Taraflar arasında düzenlenen 16.12.2004 tarihli ödeme anlaşmasında; borç tutarının 134.000 TL olduğu, ancak faizden indirim yapılarak bulunan 122.000 TL'nin verilen üç adet çekle ödendiği takdirde muteriz borçlunun borcunun sona ereceği, ödeme için verilen bu çekler gününde ödenmediği takdirde ise anlaşmanın yok sayılacağı ve indirim yapılmayarak ödenen kısmın icra takibindeki borçtan mahsup edileceği kararlaştırılmıştır. Böylece anlaşmanın geçerliliği çeklerin belirlenen tarihlerde ödenmesi şartına bağlanmıştır. 

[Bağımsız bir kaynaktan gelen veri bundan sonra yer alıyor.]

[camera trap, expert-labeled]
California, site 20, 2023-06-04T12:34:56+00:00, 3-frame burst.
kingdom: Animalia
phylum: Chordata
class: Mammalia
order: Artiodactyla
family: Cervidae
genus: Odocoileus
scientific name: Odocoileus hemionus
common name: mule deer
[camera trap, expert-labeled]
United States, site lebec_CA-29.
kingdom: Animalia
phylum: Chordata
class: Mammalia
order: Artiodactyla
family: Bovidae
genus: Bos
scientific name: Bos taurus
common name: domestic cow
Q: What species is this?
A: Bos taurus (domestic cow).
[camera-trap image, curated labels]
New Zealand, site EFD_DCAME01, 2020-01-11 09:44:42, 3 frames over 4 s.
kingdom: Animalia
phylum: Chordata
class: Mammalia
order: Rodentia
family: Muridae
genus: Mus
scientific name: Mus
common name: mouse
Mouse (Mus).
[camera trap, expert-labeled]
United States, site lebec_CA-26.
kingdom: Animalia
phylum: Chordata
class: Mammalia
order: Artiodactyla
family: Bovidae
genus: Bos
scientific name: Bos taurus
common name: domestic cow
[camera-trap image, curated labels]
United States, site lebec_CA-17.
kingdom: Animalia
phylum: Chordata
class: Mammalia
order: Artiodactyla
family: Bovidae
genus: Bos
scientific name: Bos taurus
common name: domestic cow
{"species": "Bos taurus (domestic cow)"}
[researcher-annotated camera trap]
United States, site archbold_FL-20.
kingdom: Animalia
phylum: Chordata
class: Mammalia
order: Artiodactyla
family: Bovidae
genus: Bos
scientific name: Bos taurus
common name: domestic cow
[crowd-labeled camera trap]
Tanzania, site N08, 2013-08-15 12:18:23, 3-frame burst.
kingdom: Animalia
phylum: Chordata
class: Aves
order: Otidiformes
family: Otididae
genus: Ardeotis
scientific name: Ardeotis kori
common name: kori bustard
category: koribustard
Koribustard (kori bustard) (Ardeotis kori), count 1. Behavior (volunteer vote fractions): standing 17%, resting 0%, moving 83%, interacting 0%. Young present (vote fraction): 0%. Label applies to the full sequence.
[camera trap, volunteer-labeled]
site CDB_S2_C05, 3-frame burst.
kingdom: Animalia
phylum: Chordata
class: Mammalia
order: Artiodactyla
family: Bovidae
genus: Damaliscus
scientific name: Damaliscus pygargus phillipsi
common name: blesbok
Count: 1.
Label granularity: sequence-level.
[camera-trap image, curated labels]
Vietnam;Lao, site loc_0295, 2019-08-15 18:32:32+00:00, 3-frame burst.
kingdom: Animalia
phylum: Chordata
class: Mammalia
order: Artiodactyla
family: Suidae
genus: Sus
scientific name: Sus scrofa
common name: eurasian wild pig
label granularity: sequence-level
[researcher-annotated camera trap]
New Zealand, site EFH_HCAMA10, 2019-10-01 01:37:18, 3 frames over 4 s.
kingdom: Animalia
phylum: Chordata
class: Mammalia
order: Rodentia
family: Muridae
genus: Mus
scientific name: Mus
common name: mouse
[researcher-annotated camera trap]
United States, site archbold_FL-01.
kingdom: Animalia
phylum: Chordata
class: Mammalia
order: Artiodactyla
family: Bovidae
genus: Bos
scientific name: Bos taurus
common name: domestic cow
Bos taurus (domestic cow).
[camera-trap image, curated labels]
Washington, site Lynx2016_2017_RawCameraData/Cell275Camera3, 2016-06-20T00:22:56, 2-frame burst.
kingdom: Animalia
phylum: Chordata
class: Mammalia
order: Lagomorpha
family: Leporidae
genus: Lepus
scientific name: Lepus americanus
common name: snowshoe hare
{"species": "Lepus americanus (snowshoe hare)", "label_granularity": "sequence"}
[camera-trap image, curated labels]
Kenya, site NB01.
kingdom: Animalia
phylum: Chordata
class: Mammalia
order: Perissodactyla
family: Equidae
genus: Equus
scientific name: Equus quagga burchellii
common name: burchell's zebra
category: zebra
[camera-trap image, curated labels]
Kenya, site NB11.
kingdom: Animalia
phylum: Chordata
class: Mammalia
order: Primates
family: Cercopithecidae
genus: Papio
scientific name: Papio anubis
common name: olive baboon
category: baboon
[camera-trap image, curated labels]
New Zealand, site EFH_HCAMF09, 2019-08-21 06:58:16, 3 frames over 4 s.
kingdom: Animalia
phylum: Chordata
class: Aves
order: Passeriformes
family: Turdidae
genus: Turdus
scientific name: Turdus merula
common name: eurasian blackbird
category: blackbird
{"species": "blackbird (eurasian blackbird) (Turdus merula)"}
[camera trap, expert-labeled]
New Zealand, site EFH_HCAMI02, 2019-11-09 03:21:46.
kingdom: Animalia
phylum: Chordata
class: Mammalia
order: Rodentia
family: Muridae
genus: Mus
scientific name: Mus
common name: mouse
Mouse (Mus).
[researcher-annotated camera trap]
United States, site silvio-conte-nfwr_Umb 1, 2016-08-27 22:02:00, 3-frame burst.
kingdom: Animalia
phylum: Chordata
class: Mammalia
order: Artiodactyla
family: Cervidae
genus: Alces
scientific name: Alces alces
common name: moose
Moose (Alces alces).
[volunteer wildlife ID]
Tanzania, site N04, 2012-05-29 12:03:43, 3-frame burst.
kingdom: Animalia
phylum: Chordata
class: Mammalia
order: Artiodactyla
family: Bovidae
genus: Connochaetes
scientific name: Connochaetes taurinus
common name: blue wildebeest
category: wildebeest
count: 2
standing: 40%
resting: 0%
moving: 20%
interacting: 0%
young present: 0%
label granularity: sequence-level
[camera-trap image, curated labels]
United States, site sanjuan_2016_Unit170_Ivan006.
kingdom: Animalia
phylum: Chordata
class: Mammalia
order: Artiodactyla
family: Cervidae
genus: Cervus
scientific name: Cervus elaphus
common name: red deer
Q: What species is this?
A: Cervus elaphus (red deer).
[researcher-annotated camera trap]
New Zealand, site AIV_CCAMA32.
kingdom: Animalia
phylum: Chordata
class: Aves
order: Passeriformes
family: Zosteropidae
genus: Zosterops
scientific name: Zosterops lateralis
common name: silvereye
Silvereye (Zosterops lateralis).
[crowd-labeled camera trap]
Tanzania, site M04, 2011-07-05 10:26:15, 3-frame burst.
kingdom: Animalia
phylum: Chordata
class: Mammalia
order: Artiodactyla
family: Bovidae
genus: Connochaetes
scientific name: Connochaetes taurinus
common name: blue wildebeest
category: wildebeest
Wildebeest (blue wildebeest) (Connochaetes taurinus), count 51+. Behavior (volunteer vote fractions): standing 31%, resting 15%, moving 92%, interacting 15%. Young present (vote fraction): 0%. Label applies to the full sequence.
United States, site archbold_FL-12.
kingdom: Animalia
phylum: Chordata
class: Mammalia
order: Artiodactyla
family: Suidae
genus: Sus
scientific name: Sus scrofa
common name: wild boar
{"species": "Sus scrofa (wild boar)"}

O halde çeklerin vade tarihlerinden sonra ödendiği borçlunun dava dilekçesi ekindeki ödeme belgelerinden anlaşıldığına göre, artık bu anlaşmaya dayanılamaz. Bu sebeple borçlu, kalan borçtan sorumlu olduğundan, mahkemece borçlunun takibin iptali talebinin reddi ile; dosyanın yenileme harcı alınmadan yenilendiğine yönelik şikayetinin incelenerek oluşacak sonuca göre bir karar verilmesi gerekirken eksik inceleme ile yazılı şekilde hüküm tesisi isabetsizdir.

SONUÇ : Alacaklının temyiz itirazlarının kısmen kabulü ile mahkeme kararının yukarıda yazılı nedenlerle İİK'nun 366 ve HUMK’nun 428. maddeleri uyarınca (BOZULMASINA), ilamın tebliğinden itibaren 10 gün içinde karar düzeltme yolu açık olmak üzere, 06/06/2013 gününde oybirliğiyle karar verildi.